Nur wenige der 86 Plätze in dem Heim sind tatsächlich mit Frauen aus dem Kriegsgebiet besetzt. Die Initiativgruppe Azra, die Anfang 1993 mit finanzieller Unterstützung der Senatsverwaltung für Frauen ein Konzept für das Frauenflüchtlingsheim erarbeitete, könnte jedoch nach eigenen Angaben die Namen von 300 bis 400 Frauen nennen, die Kroatien sofort verlassen wollen.

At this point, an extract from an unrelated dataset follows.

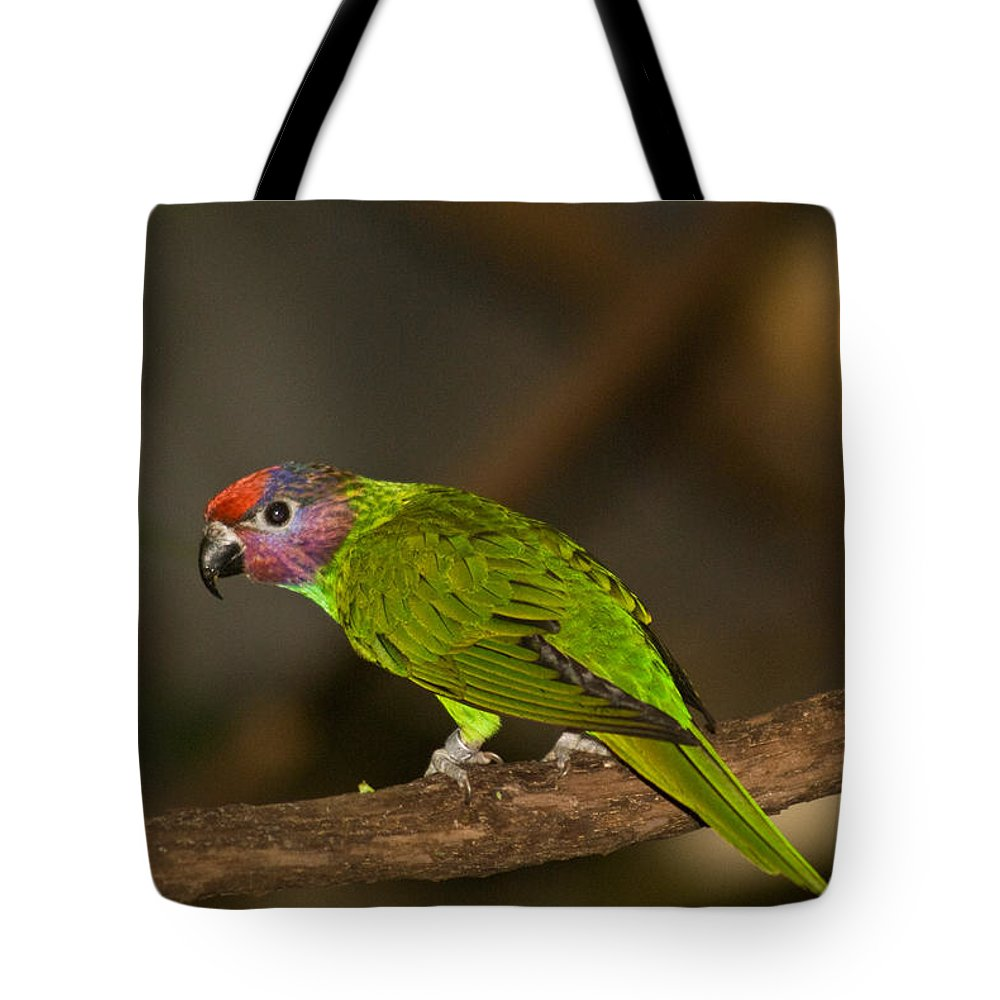 Tropical Tote Bag featuring the photograph Tropical Bird by Douglas Barnett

Im Frauenflüchtlingsheim versucht man derzeit, auf eigene Faust zwölf Frauen aus Kroatien herauszuholen. Bislang sei die Aktion jedoch nicht geglückt, weil es Schwierigkeiten mit den kroatischen Behörden gebe, sagt Bettina Martin, Pressesprecherin der Senatsverwaltung, gegenüber der taz.

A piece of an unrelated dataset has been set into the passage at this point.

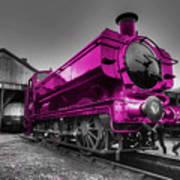 Pink Pannier  Poster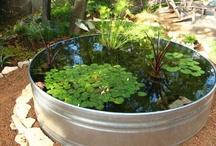 Garden Projects / by Lisa Baker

Das Konzept der Azra habe man abgelehnt, weil „der Personenschlüssel für die Betreuung der Frauen viel zu hoch war“. Betrieben wird das Haus jetzt von der privaten Firma Sorat GmbH. Zur Zeit wohnen dort 70 Frauen und ihre Kinder, die von drei Sozialpädagoginnen, drei Erzieherinnen und wöchentlich von zwei Psychologinnen betreut werden.

Verärgert sind die Fraueninitiativen vor allem über die Politik der Senatsverwaltung bei der Vergabe der Trägerschaft. Aufgrund eigener Recherchen, und nicht direkt durch die Senatsverwaltung, habe Azra erfahren, daß nicht sie, sondern die private Firma Sorat GmbH das Heim betreiben soll. Sorat konnte ein preiswerteres Modell anbieten und hatte sofort ein Haus für die Flüchtlingsfrauen an der Hand. „Azra wurde auf eine sehr unschöne Art ausgebootet“, sagt Vera Fritz, Mitarbeiterin von Azra.

Viele gemeinnützige Vereine sind inzwischen stocksauer. Sie befürchten, daß sich daraus ein Trend entwickeln könnte, dem die Gemeinnützigen zum Opfer fallen. Brigitte Scheit vom Arbeitskreis Wohnungsnot sieht die große Gefahr, daß die Gemeinnützigen die Konzepte erarbeiten und hinterher kaltgestellt werden. „Gewerbliche Firmen können uns immer ausbooten, weil sie viel mehr Geld zur Verfügung haben“, erklärt Scheit. Zudem hätten sie die Möglichkeit, viele Projekte vorzufinanzieren, und müßten ihre Mitarbeiter nicht nach Tarif zahlen.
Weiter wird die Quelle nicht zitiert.